「陽炎の門」(葉室麟)を読んだ。

主人公主水は、綱四郎(妻由布の父)という友と主水に憧憬する若者与十郎がいた。暴君興世の策略の中で、二人を自らの手で死なせたことに苦しむ主水に、由布が伝えた言葉、

「すべてのひとは永久(とこしえ)に生きられはいたしません。ですから、自らの命を託す相手と出会えた者は、それだけで幸せなのではないでしょうか」

が印象に残った。

「人はなぜ生きるのか」、「死ぬとはどういう意味を持つのか」という問いに、答えを与えてくれるのではないかと漠と感じたからだ。

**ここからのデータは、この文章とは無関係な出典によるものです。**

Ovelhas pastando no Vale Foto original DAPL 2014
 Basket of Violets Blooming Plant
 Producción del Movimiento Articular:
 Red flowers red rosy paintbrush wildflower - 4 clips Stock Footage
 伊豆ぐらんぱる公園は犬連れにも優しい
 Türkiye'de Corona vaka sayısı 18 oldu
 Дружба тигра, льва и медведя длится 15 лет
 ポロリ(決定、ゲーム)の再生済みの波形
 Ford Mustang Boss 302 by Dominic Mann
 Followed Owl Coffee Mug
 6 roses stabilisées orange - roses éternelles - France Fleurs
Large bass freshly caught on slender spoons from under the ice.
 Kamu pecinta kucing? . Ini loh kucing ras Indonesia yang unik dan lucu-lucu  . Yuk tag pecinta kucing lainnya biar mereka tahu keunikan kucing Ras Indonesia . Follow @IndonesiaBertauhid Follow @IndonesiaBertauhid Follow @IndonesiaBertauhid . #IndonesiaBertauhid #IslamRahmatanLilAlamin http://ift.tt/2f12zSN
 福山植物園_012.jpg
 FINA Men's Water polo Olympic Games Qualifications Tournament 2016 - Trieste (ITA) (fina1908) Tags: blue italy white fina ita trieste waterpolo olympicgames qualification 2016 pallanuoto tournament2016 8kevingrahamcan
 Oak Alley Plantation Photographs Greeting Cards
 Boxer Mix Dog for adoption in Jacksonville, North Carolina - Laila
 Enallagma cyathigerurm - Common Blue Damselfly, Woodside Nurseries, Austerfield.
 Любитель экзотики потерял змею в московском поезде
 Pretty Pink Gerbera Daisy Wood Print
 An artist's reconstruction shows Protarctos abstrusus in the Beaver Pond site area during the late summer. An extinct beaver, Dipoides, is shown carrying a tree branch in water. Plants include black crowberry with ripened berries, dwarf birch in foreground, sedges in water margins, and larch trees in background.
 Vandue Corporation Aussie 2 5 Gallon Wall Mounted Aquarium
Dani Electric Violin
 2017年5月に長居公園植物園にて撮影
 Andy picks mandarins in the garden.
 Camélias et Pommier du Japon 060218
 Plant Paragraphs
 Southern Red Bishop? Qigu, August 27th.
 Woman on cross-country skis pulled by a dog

仏教の啓蒙本だったと思う。「命をつなぐ」ことが書かれていた。父母、祖父母と先祖をたどっていくと何千、何万の命を継いで今の自分があるような話しであったと思う。

子を持つと言うことは、最も基本的な「命をつなぐ」であり、命を託すである。

しかし、「命を託す」は必ずしも血縁関係に依らない。綱四郎と与十郎は他人である主水に命を託した。

血縁関係であろうとも、友情や師弟などの人間関係であろうとも、命を託され、今を生きると言うことは重いことである。

それだけに自分の命を粗末にしてはならない。